Dataset extract:

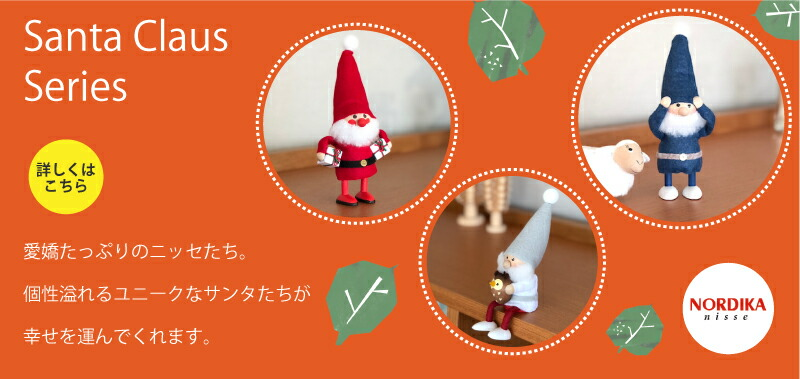 Santa Claus Series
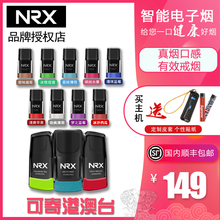 New NRX two generation electronic smoke and smoke bomb charging heavy smog men and women quit smoking small tobacco Mint steam oil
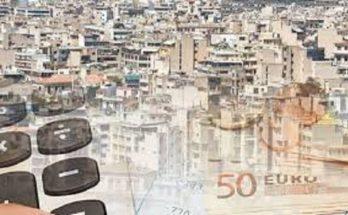 Νέο Ηράκλειο: Δίνουμε συνέχεια στην πολιτική των φορο-ελαφρύνσεων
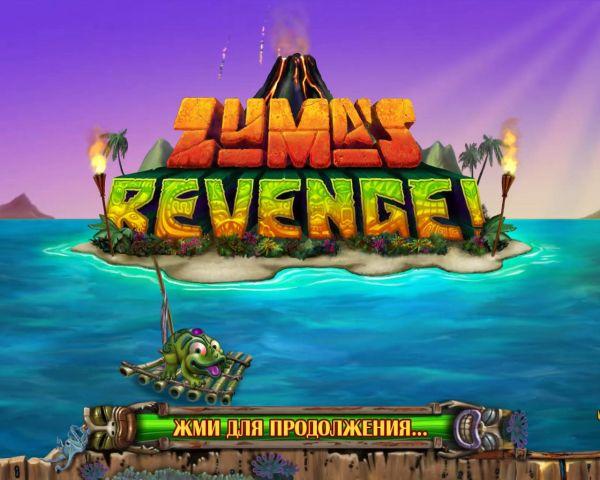Zuma's Revenge - полная версия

Your task:
Only exact copies are wanted here. Write out the lines from the one containing "Νέο Ηράκλειο: Δίνουμε" through the end of the material and no others, omitting all pictures.

Exercise solution:
 Νέο Ηράκλειο: Δίνουμε συνέχεια στην πολιτική των φορο-ελαφρύνσεων
Zuma's Revenge - полная версия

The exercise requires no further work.